In May I had a fun-filled trip with friends to New York City. Being close to summer, I wanted to make a trip out to Coney Island to see it in person after so much research of the iconic amusement parks. On Sunday afternoon Craig and I took a long subway ride out to make the afternoon tour given by the Coney Island History Project. It was a walking tour that showed us the few remaining charming historic parts of Coney Island amidst the loud annoying music and shiny new super thrill rides. Deno's Wonder Wheel, Spook-o-rama, the Cyclone, some of the kiddie rides, and a shooting game are a few vintage parts that remain. (Some parts have been destroyed by fire or closed and dismantled.) We took a ride on the Wonder Wheel, choosing a stationary car over the ones that swing back and forth. I loved the colors of the Wonder Wheel and all of the old hand-painted signage.
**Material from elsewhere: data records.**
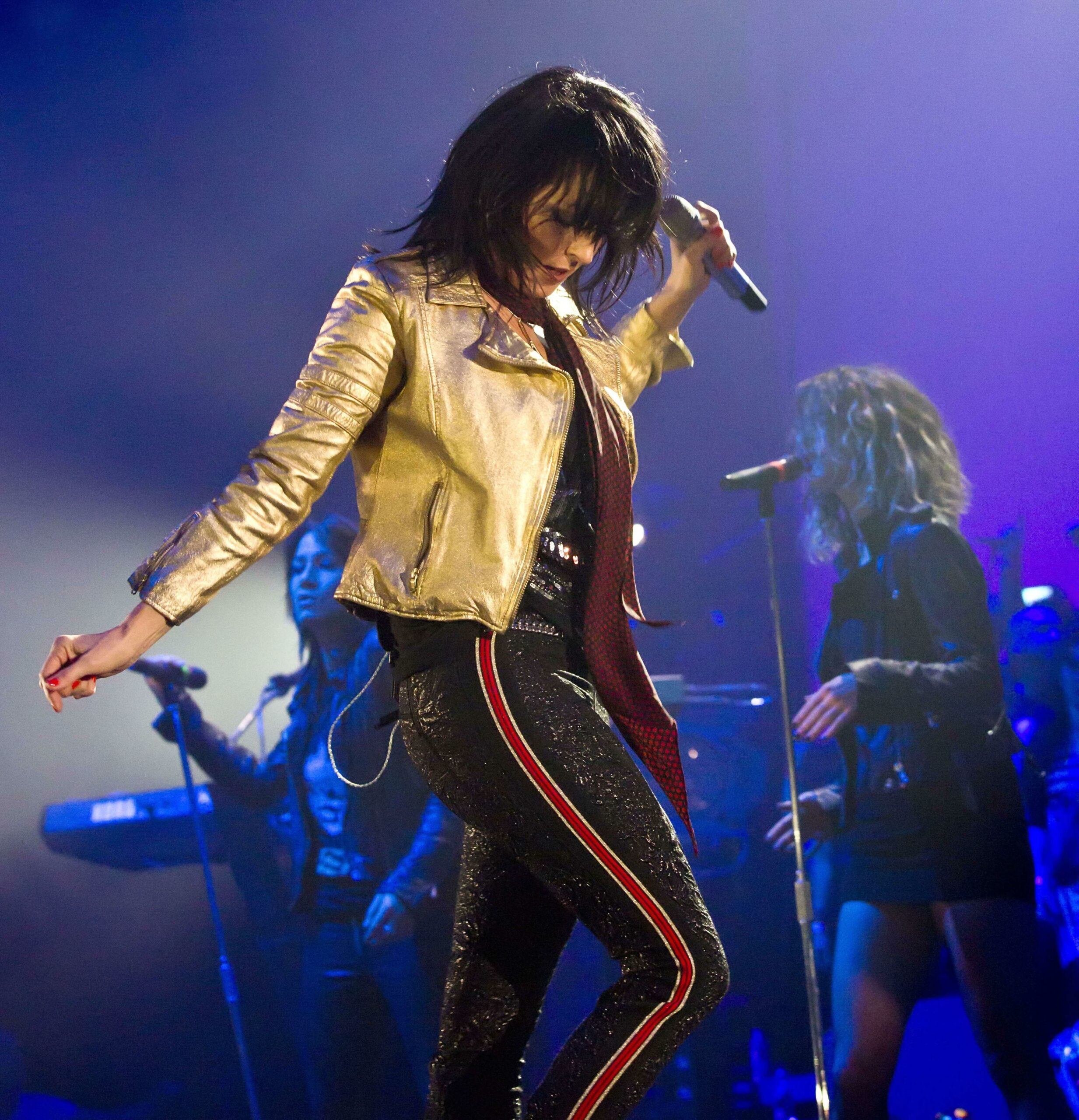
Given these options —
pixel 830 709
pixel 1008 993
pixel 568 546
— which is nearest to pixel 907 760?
pixel 830 709

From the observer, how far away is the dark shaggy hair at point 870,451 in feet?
8.34

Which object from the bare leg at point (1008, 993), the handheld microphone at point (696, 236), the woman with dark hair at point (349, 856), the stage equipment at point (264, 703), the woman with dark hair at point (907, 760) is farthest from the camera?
the stage equipment at point (264, 703)

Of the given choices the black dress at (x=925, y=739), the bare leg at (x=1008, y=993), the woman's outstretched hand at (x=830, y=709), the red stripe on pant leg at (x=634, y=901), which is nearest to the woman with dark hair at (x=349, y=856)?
the woman's outstretched hand at (x=830, y=709)

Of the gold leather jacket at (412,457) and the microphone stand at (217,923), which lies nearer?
the gold leather jacket at (412,457)

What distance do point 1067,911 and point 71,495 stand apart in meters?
2.67

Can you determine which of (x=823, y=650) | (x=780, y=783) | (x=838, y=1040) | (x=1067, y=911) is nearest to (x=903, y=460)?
(x=823, y=650)

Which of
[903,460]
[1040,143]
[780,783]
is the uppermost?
[1040,143]

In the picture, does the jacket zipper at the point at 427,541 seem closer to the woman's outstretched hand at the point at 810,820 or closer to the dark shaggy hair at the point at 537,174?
the dark shaggy hair at the point at 537,174

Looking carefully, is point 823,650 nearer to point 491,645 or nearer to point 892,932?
point 892,932

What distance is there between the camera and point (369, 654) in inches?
104

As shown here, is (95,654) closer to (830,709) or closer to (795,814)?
(795,814)

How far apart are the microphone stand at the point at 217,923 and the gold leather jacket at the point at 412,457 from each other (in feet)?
5.40

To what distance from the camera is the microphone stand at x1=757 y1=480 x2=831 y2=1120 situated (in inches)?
86.2

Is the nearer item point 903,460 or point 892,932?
point 892,932
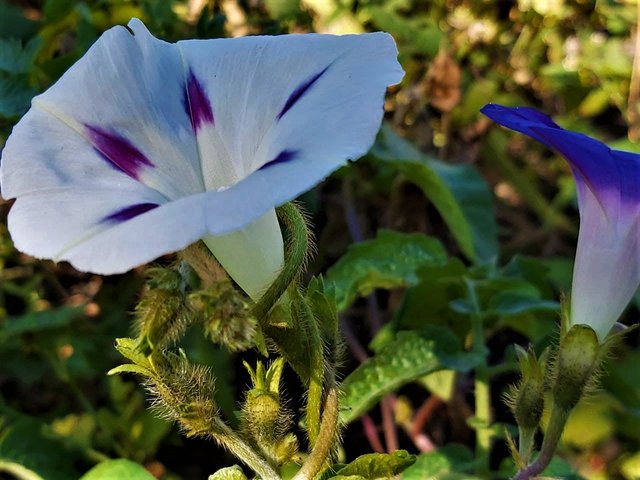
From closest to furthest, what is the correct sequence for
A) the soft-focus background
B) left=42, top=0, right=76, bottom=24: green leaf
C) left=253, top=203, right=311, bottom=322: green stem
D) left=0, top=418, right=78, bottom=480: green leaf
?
left=253, top=203, right=311, bottom=322: green stem
left=0, top=418, right=78, bottom=480: green leaf
the soft-focus background
left=42, top=0, right=76, bottom=24: green leaf

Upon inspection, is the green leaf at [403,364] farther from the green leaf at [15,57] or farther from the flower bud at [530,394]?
the green leaf at [15,57]

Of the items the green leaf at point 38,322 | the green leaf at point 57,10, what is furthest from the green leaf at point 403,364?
the green leaf at point 57,10

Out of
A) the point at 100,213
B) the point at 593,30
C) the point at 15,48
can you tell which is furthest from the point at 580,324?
the point at 593,30

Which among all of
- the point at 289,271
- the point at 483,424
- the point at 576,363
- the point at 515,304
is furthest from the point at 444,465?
the point at 289,271

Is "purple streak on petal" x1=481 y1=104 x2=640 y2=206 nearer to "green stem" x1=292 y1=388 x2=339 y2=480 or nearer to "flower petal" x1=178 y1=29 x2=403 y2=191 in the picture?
"flower petal" x1=178 y1=29 x2=403 y2=191

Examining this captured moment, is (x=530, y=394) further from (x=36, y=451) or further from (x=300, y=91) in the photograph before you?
(x=36, y=451)

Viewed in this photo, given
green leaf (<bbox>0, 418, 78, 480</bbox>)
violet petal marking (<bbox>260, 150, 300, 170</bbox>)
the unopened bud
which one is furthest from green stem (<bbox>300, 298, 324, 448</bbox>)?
green leaf (<bbox>0, 418, 78, 480</bbox>)

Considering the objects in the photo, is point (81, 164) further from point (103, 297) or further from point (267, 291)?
point (103, 297)
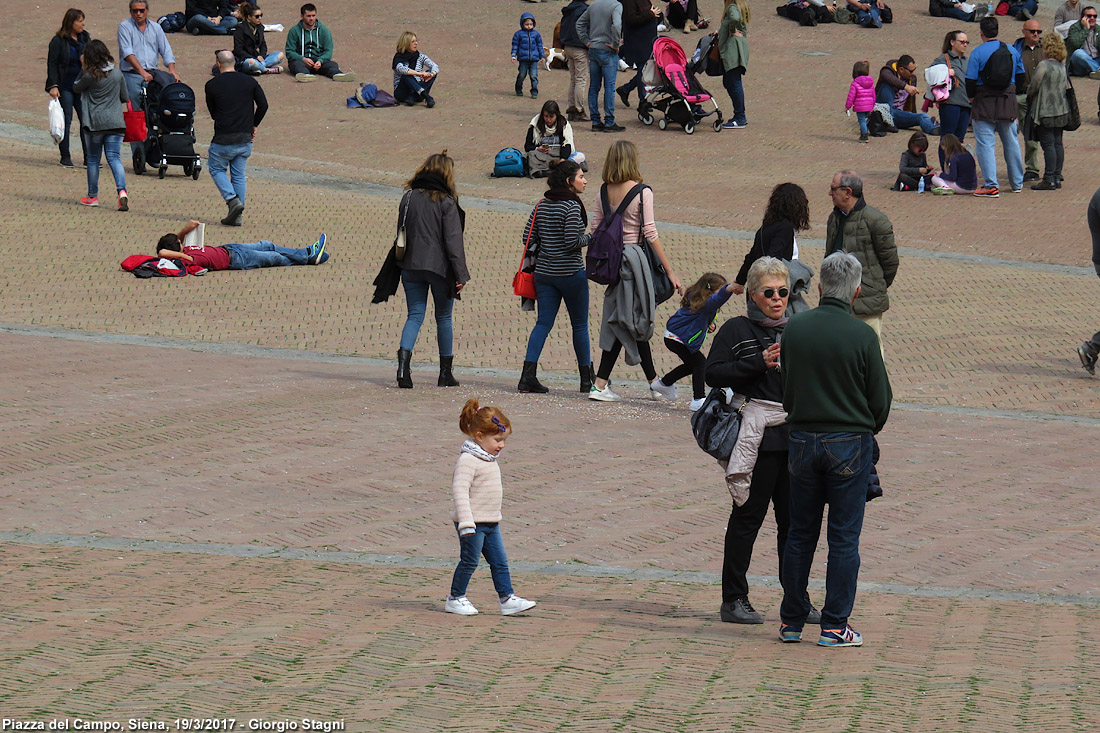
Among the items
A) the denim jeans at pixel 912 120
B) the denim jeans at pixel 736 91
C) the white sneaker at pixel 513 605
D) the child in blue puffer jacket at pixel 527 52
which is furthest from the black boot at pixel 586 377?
the child in blue puffer jacket at pixel 527 52

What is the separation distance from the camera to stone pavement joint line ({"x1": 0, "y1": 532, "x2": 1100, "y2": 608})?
677 cm

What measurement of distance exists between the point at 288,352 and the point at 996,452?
227 inches

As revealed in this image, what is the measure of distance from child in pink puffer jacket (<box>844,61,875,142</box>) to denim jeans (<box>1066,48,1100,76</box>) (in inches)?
258

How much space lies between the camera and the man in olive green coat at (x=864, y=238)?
8953mm

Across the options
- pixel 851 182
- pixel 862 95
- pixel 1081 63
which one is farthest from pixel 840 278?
pixel 1081 63

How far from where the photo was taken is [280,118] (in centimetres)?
2298

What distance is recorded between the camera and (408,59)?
2378cm

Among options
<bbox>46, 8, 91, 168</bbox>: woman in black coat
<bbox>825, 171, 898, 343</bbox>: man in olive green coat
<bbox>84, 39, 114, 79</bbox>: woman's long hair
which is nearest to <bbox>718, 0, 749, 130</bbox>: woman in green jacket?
<bbox>46, 8, 91, 168</bbox>: woman in black coat

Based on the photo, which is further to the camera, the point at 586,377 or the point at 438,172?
the point at 586,377

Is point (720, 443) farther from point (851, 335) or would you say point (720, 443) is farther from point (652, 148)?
point (652, 148)

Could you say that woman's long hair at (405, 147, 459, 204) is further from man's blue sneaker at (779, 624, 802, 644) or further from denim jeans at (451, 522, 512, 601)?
man's blue sneaker at (779, 624, 802, 644)

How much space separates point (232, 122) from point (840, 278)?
11.5 m

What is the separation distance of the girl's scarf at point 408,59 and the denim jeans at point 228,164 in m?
7.85

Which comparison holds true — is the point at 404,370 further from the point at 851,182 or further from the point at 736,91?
the point at 736,91
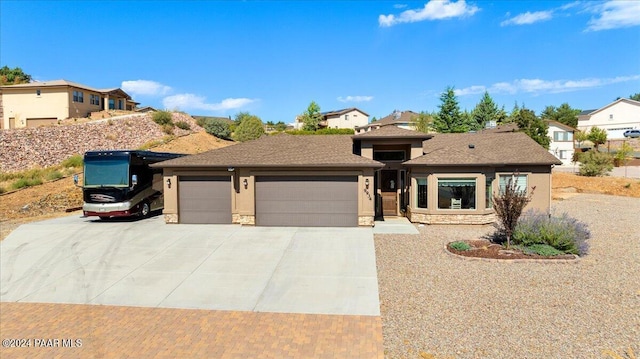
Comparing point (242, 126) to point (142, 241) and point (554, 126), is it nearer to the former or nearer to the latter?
point (142, 241)

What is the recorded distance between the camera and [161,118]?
145ft

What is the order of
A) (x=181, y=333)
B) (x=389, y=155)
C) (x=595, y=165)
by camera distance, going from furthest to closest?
(x=595, y=165) < (x=389, y=155) < (x=181, y=333)

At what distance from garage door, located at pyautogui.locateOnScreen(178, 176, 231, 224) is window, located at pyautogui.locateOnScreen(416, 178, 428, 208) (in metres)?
8.58

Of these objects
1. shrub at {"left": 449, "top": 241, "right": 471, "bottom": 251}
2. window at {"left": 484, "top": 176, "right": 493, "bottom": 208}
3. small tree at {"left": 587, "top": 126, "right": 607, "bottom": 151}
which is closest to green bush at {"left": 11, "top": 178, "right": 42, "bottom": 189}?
shrub at {"left": 449, "top": 241, "right": 471, "bottom": 251}

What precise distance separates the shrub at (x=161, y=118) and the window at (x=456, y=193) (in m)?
39.5

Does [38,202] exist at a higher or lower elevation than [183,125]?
lower

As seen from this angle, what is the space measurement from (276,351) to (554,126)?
50.4m

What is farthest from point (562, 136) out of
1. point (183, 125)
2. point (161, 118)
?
point (161, 118)

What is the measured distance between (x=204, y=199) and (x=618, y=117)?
7774 cm

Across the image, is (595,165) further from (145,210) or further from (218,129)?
(218,129)

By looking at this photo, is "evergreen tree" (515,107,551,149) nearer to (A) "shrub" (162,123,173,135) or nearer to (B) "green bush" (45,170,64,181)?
(A) "shrub" (162,123,173,135)

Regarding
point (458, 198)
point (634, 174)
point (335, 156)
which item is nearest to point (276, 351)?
point (335, 156)

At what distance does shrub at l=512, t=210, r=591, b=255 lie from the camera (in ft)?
33.5

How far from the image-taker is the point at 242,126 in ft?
160
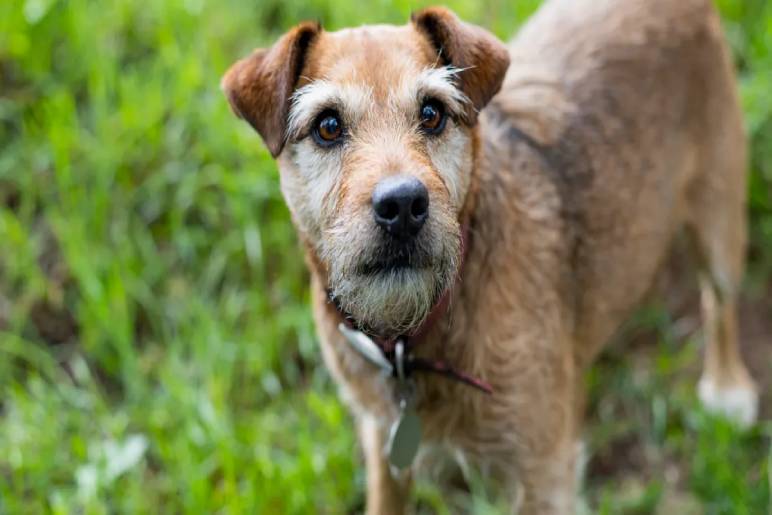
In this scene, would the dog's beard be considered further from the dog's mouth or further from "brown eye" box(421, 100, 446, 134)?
"brown eye" box(421, 100, 446, 134)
Saturday we took a day trip out to see Storm King, a sculpture park outside the city. The setting was beautiful and scale and the siting of the works was impressive. There were several Mark di Suvero massive sculptures with suspended parts that slightly hovered in the air. The Alexander Calder sculptures were my favorite; I love his whimsical forms and his color red.
I was also inspired by Fortunato Depero's work at the Guggenheim Italian Futurism show. I loved his forms and color palette, similar to the Wonder Wheel. Both were from the same time period, around 1920. The painting below reminds me of The Wizard of Oz, one of my favorite movies.